Les Américains vendent aussi aux Chinois du ginseng cultivé sur les pentes des Appalaches, mais de façon plus limitée. Les Britanniques, ayant perdu leurs colonies américaines en 1783, avaient trouvé de leur côté une nouvelle denrée qu’ils pouvaient vendre aux Chinois et qui poussait bien loin du Canada : l’opium. Pour ce qui est des Jésuites, les gouvernements européens anticléricaux obligèrent le pape à démanteler l’ordre en 1773. Les Jésuites furent obligés de quitter leurs missions en Chine et ailleurs.

Aujourd’hui, le commerce du ginseng est de retour au Canada. La C.-B. et l’Ontario en produisent, ensemble, plus de 2 300 tonnes par année. Près de 500 producteurs en ont vendu pour 40 millions de dollars en 2000. Mais il s’agit de ginseng cultivé. Le ginseng sauvage se vend dix fois plus cher. Cependant, le ginseng sauvage est sur la liste des espèces menacées et sa cueillette en forêt, même si elle n’est pas illégale, est irresponsable. Pendant ce temps, des chercheurs en agronomie du Alfred College de l’Université de Guelph, entre autres, procèdent à une réintégration du ginseng dans son habitat naturel, soit les forêts d’érable de l’est de l’Ontario et du Québec, en vue de reprendre cette culture. 

Mais comme il faut attendre jusqu’à huit ans avant de le récolter, les chercheurs devront peut-être attendre encore dix ans avant de savoir si leur expérience est réussie. Dans l’affirmative, ce serait une belle conclusion à une longue histoire de science, de religion et de cupidité impliquant la Chine, la France et les peuples autochtones et colons du Canada.

André Pelchat est un auteur à la pige qui habite à L’Avenir, au Québec.
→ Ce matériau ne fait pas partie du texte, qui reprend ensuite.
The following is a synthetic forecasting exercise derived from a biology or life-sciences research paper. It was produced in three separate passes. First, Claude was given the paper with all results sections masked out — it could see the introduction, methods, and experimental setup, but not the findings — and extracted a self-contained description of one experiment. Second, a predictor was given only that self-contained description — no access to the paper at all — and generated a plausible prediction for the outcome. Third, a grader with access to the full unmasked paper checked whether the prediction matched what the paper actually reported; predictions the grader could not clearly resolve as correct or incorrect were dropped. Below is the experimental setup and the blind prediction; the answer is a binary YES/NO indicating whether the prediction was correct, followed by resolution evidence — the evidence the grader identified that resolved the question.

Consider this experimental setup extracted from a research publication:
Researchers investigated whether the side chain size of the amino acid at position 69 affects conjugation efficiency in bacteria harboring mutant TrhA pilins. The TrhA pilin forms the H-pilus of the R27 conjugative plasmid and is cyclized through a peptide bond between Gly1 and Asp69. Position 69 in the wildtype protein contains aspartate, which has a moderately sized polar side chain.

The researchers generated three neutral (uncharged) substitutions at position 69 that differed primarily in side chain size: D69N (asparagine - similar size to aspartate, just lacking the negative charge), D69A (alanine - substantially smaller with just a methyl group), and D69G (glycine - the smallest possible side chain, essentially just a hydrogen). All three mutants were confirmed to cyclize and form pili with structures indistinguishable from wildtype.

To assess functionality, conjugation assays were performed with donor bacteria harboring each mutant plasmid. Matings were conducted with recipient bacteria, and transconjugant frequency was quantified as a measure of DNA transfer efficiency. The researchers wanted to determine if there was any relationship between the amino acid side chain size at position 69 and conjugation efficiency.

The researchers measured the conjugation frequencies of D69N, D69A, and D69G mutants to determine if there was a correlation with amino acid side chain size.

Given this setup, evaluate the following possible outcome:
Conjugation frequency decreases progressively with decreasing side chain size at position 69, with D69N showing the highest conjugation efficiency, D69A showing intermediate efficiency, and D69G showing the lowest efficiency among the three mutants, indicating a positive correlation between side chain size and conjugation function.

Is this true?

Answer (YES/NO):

Cet article est paru dans le numéro décembre 2003-janvier 2004 du magazine The Beaver.

1. Notez le drapeau du marchand français, l’étendard bleu avec la croix blanche surmontée de la couronne royale de France, flottant au-dessus du poste. Après les guerres de l’opium du début des années 1840, le Traité de Nankin remplaça le monopole des marchands chinois par cinq ports de traite où les étrangers pouvaient vivre et travailler sans être tenus de se soumettre aux obligations des lois chinoises. Canton était un de ces ports.